Tłuszcze nie do smażenia i pieczenia

Wprawdzie na razie nie handlujemy tłuszczami, ale zabiorę głos na temat tłuszczów, ponieważ wielokrotnie spotykam się ze szkodliwymi praktykami kulinarnymi.

Często spotykanym błędem jest używanie olejów zawierających wysoką zawartość nienasyconych kwasów tłuszczowych do smażenia i pieczenia (np. olej lniany, słonecznikowy, dyniowy czy oliwa z oliwek).

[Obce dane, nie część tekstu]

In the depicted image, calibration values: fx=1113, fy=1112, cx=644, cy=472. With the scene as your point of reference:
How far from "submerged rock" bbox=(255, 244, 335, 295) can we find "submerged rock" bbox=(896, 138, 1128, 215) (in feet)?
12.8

Wyżej wymienione tłuszcze są świetnymi, zdrowymi tłuszczami ale NIE NADAJĄ SIĘ DO OBRÓBKI W WYSOKIEJ TEMPERATURZE. Po takiej obróbce termicznej conajmniej przestają być zdrowe.

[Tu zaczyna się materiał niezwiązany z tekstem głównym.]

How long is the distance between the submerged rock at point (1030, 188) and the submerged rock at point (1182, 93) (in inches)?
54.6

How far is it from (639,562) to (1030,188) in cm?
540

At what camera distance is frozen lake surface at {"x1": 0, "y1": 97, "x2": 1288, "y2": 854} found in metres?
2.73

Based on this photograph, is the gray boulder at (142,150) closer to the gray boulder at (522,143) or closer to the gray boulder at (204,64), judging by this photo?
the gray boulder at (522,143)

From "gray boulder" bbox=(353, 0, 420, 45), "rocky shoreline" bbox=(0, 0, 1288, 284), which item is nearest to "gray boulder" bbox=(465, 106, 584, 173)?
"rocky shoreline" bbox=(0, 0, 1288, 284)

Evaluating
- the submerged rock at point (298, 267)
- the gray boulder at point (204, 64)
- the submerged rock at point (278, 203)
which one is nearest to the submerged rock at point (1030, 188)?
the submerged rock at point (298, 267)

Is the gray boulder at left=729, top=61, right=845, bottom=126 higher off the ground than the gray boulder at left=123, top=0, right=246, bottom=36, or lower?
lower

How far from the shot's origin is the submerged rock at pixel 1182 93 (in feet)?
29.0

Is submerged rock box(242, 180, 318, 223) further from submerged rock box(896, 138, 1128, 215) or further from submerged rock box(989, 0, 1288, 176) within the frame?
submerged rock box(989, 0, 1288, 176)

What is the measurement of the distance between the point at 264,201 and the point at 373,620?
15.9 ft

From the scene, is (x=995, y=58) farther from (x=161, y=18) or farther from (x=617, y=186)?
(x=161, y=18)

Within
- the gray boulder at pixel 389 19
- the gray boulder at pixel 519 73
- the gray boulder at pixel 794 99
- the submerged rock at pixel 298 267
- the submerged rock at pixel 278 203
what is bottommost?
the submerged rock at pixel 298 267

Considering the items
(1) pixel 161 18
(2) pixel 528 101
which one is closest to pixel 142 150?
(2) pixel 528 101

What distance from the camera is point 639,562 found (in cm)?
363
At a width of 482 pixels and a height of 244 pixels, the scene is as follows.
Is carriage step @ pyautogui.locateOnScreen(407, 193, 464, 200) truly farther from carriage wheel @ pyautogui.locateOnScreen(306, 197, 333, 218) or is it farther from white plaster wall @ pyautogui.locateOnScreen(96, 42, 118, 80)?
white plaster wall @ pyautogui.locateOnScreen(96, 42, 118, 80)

1.Wątpliwość: „Ale przecież droższe rodzaje chipsów ziemniaczanych są smażone na oleju słonecznikowym? Więc  o co chodzi?”

-To jest tylko sztuczka marketingowa. Olej słonecznikowy do smażenia czipsów jest utwardzonym olejem (tak jak margaryna) i po utwardzeniu, moim zdaniem, jest bardziej podobny do oleju palmowego niż słonecznikowego.

2.Wątpliwość: „Ale przecież do pieczywa się dodaje nasion lnu, dyni i słonecznika. I to podobno jest pieczywo prozdrowotne”

-To też jest sztuczka marketingowa. Takie pieczywo jest faktycznie prozdrowotne, ale tylko dla finansów piekarza.  Jeżeli dobrze kojarzę, to takie pieczywo zaczęło się upowszechniać dopiero w latach 90-ych XX wieku. Gdyby te nasionka roślin oleistych były tylko w miąższu chleba, gdzie temperatura w czasie wypieku nie jest ekstremalnie wysoka to byłoby pół biedy, ale te nasionka są też w skórce chleba, która w piecu osiąga temperaturę około 200st C, tłuszcz w tych nasionkach z pewnością się zdegraduje. Jężeli ktoś sam sobie taki chleb piecze , to stanowczo odradzam – chleb to zasadniczo mąka, woda, sól i mikroorganizmy (głównie drożdże).

3.Wątpliwość: „O co ci chodzi,  przecież w Grecji, i innych krajach śródziemnomorskich powszechnie używa się oliwy do gotowania?”

-Używają bo ją mają w dużej ilości. Ze swoich studiów na Akademii Rolniczej w Krakowie pamiętam, że do obróbki w wyższej temperaturze nadaje się tylko oliwa z oliwek nicejskich – nie spotkałem takiej, być może dlatego, że nie szukałem, tylko po co szukać skoro są dostępne inne tłuszcze przydatne do smażenia.

4.Wątpliwość: „Czy ty czasem nie przesadzasz, przecież w  telewizyjnych programach kulinarnych używają po swojemu oliwy, prażą nasiona dynii itd”

-Celebryci prowadzący te programy są rozliczani z efektów innych niż walory zdrowotne potraw, poza tym mogą mieć swoje, niekoniecznie zdrowe przyzwyczajenia.  Wielokrotnie w programach kulinarnych można spotkać bardzo interesujące i zdrowe przepisy potraw, jednak radziłbym tutaj kierowanie się zdrowym rozsądkiem i uruchomienie odrobiny krytycyzmu.

Podsumowując: oliwa z oliwek, oleje słonecznikowy, lniany, dyniowy i nasiona tych roślin są bardzo zdrowym składnikiem diety, pod warunkiem, że będą używane jako oleje sałatkowe.